Intel/Qwen3-30B-A3B-int4-AutoRound-inc

Model Details

This model is an int4 model with group_size 128 and symmetric quantization of Qwen/Qwen3-30B-A3B generated by intel/auto-round.

How To Use

INT4 Inference(CPU/CUDA/INTEL GPU)

from transformers import AutoModelForCausalLM,AutoTokenizer
quantized_model_dir = "Intel/Qwen3-30B-A3B-int4-AutoRound-inc"

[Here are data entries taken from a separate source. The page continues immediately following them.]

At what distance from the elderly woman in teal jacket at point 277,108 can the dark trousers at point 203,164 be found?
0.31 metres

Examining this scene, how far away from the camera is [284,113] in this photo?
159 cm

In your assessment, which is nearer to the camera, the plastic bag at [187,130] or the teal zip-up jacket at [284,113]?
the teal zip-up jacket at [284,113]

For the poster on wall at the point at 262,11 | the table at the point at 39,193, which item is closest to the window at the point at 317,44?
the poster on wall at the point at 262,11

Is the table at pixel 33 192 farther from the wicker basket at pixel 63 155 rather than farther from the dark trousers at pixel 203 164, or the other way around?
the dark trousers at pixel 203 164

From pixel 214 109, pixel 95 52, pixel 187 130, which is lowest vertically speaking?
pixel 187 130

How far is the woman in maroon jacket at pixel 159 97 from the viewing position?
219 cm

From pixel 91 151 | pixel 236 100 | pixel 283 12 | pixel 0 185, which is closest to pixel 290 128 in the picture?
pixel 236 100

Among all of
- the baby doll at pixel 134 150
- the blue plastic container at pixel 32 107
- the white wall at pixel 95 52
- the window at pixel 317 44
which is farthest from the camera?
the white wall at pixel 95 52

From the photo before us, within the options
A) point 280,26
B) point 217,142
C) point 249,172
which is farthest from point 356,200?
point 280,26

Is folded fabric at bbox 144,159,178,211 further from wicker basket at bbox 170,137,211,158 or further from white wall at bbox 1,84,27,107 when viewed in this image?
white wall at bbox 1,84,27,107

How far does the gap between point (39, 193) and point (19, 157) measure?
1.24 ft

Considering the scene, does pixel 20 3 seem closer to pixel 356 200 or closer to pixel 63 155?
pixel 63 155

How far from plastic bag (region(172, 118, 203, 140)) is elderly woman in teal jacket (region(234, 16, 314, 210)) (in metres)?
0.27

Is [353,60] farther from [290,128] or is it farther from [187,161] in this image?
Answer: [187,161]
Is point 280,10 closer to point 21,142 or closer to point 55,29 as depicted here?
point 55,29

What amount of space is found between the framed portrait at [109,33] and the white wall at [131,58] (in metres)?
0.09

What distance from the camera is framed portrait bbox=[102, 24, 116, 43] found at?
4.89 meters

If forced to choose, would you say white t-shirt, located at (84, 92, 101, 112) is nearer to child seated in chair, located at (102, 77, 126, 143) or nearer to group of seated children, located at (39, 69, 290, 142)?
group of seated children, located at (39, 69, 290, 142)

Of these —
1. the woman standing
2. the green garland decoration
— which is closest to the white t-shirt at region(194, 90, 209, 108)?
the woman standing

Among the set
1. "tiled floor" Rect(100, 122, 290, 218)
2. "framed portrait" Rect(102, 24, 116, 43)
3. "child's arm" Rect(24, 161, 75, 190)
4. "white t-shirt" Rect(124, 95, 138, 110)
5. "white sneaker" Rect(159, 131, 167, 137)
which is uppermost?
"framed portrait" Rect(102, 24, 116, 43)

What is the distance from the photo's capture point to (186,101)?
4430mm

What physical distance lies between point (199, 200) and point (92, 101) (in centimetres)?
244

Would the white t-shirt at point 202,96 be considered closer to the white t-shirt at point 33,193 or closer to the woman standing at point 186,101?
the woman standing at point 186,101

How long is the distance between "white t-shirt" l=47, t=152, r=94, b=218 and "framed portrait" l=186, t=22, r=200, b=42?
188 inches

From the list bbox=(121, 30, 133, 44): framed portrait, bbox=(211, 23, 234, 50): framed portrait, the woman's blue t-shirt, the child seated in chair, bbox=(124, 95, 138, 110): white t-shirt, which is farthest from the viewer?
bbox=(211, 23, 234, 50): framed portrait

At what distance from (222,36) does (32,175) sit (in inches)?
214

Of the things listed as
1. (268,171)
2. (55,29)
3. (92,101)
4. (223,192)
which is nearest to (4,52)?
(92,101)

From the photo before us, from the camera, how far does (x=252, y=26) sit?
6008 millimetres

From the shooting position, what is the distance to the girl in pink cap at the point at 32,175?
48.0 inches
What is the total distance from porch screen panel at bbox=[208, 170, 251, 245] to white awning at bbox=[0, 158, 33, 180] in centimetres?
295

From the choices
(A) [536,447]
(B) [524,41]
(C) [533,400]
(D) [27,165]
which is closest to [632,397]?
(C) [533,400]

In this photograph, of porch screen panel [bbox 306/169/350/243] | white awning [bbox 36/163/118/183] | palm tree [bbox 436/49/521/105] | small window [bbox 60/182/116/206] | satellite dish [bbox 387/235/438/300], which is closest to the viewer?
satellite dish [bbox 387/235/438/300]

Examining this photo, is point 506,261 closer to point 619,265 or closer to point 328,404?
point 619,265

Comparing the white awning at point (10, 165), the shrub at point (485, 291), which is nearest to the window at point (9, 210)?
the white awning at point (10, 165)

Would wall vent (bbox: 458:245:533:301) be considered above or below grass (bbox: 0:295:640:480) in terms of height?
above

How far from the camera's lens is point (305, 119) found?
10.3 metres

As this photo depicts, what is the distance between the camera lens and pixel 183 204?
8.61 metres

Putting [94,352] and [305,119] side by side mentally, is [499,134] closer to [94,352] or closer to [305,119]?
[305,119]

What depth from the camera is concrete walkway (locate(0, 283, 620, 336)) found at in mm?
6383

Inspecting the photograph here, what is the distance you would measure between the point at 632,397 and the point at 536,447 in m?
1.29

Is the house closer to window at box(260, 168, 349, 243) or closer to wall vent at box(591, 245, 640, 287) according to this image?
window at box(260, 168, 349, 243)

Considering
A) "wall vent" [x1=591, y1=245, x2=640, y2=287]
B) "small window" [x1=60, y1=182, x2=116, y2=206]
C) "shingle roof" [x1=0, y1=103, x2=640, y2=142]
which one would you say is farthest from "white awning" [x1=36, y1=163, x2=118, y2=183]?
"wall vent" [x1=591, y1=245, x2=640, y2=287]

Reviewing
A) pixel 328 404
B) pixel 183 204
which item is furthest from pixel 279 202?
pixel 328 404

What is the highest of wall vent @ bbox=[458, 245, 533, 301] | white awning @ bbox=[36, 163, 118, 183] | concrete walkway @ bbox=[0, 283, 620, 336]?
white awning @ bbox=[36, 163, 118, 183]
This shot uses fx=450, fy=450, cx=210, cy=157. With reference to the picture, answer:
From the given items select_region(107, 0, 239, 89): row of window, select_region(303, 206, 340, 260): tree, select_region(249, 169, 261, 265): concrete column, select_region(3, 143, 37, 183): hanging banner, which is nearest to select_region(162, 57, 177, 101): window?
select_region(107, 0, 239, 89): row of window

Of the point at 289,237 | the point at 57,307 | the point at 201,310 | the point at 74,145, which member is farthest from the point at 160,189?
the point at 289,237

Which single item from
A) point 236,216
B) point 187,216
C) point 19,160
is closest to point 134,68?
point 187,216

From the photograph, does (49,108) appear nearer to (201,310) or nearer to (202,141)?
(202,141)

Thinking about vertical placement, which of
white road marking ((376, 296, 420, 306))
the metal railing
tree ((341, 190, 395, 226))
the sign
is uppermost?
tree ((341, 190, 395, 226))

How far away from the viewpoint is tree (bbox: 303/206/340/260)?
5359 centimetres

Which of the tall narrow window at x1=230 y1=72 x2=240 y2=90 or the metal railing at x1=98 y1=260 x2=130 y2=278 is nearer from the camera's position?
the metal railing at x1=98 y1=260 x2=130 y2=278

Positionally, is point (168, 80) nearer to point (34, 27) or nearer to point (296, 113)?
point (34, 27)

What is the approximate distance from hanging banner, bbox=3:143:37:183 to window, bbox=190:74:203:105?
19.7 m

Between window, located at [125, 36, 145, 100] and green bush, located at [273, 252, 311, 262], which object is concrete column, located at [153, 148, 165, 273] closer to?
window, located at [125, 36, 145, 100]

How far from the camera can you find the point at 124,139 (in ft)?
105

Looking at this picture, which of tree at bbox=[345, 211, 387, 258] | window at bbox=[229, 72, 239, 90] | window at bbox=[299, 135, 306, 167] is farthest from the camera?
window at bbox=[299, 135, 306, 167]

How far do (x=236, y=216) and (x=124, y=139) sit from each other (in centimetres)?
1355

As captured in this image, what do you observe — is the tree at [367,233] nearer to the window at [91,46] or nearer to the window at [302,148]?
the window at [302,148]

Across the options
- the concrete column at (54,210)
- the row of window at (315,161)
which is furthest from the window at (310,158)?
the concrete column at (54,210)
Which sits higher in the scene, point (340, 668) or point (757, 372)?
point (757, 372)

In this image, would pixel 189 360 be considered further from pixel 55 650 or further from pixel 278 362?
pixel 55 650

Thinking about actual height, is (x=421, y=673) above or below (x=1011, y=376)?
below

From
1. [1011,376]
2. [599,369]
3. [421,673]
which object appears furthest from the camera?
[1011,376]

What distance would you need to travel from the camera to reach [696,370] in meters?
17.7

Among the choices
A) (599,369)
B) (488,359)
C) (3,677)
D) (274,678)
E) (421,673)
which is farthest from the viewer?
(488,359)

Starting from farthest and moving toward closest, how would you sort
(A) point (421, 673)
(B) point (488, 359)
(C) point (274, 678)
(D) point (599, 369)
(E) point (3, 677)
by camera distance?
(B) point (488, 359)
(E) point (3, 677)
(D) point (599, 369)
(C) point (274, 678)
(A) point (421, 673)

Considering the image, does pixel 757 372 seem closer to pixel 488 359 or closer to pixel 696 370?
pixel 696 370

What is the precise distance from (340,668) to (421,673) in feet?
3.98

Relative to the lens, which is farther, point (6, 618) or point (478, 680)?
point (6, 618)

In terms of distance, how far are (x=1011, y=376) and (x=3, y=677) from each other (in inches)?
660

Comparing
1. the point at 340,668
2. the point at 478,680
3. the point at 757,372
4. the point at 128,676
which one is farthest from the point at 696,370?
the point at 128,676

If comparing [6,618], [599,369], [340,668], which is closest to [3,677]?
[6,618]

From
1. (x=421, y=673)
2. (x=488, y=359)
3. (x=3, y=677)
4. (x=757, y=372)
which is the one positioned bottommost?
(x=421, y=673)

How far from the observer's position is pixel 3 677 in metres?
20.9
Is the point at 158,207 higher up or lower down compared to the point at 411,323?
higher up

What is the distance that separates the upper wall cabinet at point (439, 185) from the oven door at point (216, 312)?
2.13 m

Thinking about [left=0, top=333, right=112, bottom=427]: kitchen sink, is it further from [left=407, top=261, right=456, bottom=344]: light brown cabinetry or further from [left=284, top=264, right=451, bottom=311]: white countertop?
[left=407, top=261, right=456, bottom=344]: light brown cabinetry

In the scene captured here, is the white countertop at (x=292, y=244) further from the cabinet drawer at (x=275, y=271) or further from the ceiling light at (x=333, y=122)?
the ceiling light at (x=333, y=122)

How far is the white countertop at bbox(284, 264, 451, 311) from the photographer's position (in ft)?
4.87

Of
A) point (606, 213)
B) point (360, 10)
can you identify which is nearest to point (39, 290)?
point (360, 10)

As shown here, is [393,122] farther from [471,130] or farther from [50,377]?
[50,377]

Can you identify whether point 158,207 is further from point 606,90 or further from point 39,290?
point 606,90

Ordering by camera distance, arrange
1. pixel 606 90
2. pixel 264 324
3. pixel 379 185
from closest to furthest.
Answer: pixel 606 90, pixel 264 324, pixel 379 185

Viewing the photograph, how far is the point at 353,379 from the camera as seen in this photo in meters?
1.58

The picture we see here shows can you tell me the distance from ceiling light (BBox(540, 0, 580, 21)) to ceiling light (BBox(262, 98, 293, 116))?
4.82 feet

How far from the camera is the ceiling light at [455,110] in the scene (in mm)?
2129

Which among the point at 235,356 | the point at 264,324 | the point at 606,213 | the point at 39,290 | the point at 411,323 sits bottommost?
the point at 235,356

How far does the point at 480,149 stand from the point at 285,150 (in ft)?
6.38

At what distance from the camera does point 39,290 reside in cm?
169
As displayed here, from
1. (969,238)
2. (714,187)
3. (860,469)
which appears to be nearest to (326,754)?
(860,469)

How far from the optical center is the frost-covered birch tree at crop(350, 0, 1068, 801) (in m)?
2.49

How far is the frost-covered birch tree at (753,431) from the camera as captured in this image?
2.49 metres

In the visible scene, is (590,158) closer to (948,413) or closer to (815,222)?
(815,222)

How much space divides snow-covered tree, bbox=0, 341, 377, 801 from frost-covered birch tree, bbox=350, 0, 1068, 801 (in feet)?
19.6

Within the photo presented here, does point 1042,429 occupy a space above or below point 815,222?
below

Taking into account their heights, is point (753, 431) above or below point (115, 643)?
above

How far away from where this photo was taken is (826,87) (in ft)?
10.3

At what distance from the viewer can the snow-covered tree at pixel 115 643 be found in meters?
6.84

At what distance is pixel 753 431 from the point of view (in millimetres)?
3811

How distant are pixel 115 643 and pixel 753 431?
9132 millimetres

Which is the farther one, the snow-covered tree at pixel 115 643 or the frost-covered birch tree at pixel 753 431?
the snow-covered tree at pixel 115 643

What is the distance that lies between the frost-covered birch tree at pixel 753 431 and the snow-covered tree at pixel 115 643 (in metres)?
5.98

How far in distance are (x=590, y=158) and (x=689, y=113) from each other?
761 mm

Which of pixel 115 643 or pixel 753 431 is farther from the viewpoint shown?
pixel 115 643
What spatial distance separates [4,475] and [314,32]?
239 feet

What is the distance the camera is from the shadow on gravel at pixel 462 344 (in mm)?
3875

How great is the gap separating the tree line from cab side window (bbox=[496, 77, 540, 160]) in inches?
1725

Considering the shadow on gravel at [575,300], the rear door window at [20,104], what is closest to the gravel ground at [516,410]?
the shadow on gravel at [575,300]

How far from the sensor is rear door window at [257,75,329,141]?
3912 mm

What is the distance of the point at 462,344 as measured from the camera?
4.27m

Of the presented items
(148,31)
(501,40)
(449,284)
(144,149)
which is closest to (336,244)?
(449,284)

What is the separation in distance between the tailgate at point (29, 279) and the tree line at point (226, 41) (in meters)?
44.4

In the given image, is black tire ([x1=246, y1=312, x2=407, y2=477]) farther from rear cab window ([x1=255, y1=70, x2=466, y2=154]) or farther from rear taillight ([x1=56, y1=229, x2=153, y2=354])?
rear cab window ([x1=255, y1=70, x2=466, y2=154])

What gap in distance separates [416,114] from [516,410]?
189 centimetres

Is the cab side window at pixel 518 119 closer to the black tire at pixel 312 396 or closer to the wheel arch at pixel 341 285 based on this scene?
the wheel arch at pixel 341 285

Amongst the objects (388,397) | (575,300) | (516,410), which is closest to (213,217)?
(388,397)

# load the tokenizer and the model
tokenizer = AutoTokenizer.from_pretrained(quantized_model_dir)
model = AutoModelForCausalLM.from_pretrained(
    quantized_model_dir,
    torch_dtype="auto",
    device_map="auto"
)

# prepare the model input
prompt = "Give me a short introduction to large language model."
messages = [
    {"role": "user", "content": prompt}
]
text = tokenizer.apply_chat_template(
    messages,
    tokenize=False,
    add_generation_prompt=True,
    enable_thinking=True # Switches between thinking and non-thinking modes. Default is True.
)
model_inputs = tokenizer([text], return_tensors="pt").to(model.device)

# conduct text completion
generated_ids = model.generate(
    **model_inputs,
    max_new_tokens=512,  ##change this to align with the official usage
    do_sample=False  ##change this to align with the official usage
)
output_ids = generated_ids[0][len(model_inputs.input_ids[0]):].tolist() 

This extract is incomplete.